Uncovered and detailed by cybersecurity researchers at Forescout and JSOF, the vulnerabilities have been dubbed Name:Wreck after the way the parsing of domain names can break DNS implementations in TCP/IP stack, leading to potential attacks.
SEE: Sensor’d enterprise: IoT, ML, and big data (ZDNet special report) | Download the report as a PDF (TechRepublic)
The report follows Forescout’s previous research into vulnerabilities in Internet of Things devices and forms part of Project Memoria, an initiative examining vulnerabilities in TCP/IP stacks and how to mitigate them. Vulnerabilities were uncovered on popular stacks including Nucleus NET, FreeBSD and NetX.
While security patches are now available to fix the vulnerabilities, applying security updates to IoT devices can be difficult – if it’s even possible at all – meaning that many could remain vulnerable, potentially providing a means for cyber attackers to compromise networks and services.
“This can be an entry point, a foothold into a network and from there you can decide, basically, what the attack is,” Daniel dos Santos, research manager at Forescout research labs, told ZDNet.
“One of the things that that you can do is just basically take devices offline by sending malicious packets that crash the device. Another thing is when you’re able to actually execute code on the device, that opens up the possibility of persistence on the network or moving laterally in the network to other kinds of our targets,” he explained.
According to the report, organisations in healthcare could be among the most affected by the security flaws in the stacks, potentially enabling attackers to access medical devices and obtain private healthcare data, or even take devices offline to prevent patient care.
The vulnerabilities could also help cyber attackers gain access to enterprise networks and steal sensitive information, and may have the potential to impact industrial environments by enabling attackers to tamper with — or disable — operational technology.
It’s, therefore, recommended that organisations apply the necessary security patches as soon as possible to help protect their networks.
“Complete protection against Name:Wreck requires patching devices running the vulnerable versions of the IP stacks and so we encourage all organisations to make sure they have the most up-to-date patches for any devices running across these affected IP Stacks,” said dos Santos.
SEE: Security Awareness and Training policy (TechRepublic Premium)
In some cases, it might not even be possible to apply patches to IoT devices.

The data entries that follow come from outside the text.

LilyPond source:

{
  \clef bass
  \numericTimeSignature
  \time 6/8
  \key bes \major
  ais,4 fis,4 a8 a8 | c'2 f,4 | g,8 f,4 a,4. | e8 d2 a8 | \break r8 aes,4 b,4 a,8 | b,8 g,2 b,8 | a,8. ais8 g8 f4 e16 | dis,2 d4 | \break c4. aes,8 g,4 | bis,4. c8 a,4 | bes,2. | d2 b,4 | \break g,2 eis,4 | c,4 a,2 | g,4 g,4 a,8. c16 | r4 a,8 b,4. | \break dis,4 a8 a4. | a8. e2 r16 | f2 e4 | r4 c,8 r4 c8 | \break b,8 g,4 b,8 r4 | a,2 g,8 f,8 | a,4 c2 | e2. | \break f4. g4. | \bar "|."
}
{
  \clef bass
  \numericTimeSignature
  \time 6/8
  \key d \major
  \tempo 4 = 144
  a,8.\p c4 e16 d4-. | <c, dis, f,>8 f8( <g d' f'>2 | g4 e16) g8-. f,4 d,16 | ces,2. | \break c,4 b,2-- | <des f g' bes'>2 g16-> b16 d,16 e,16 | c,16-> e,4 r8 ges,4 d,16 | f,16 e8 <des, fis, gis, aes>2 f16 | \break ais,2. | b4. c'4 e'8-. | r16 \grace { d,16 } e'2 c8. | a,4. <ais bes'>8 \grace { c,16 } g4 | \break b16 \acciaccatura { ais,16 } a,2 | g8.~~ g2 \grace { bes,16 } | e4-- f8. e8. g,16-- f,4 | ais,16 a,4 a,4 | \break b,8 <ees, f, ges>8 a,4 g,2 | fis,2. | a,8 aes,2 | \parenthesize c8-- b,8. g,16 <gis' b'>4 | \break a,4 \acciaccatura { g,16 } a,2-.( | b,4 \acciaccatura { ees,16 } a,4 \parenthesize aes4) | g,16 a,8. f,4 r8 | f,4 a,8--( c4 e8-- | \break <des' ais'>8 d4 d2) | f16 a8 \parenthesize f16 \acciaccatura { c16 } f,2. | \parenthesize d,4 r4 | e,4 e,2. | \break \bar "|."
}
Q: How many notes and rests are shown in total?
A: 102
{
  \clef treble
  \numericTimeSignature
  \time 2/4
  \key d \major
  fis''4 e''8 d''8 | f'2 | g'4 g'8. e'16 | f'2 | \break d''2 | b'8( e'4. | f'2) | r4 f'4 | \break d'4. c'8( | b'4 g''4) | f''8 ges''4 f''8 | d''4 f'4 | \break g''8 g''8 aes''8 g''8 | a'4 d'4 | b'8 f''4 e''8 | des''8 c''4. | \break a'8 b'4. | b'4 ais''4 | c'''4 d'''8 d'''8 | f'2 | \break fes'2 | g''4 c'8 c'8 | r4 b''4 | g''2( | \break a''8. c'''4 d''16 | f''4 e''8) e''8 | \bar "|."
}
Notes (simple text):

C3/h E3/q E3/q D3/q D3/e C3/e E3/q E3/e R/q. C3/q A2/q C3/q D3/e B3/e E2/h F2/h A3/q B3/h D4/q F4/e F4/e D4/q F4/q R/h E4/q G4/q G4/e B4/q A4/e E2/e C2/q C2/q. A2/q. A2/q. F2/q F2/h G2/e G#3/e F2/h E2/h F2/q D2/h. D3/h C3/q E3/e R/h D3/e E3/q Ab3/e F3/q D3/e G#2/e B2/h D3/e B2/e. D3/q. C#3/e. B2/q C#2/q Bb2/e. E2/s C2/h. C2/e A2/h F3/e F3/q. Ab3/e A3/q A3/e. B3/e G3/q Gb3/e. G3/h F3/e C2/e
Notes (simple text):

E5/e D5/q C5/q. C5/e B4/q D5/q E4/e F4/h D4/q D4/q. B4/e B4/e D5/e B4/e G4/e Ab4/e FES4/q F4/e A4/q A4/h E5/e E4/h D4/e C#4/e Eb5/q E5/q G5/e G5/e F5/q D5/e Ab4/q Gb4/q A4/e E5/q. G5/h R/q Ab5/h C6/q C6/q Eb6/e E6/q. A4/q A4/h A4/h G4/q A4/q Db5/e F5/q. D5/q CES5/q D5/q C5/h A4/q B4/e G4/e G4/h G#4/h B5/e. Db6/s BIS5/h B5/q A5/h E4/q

In these instances, there are additional steps organisations can take to help protect networks against exploitation.
“Besides patching, which of course is the thing that everybody should try to do, there are other things that can be done, like segmentation and monitoring network traffic,” said dos Santos.
It’s hoped that developers of TCP/IP stacks take heed of all of the Project Memoria reports in order to help build better security into devices in order to prevent similar security vulnerabilities being uncovered in future.
“There is much work left to be done to understand the real dangers behind the foundations of IT/OT/IoT connectivity, and the more parties we can get involved in finding vulnerabilities, fixing them and providing higher-level solutions, the faster we can transition to a more secure world.” the research paper concludes.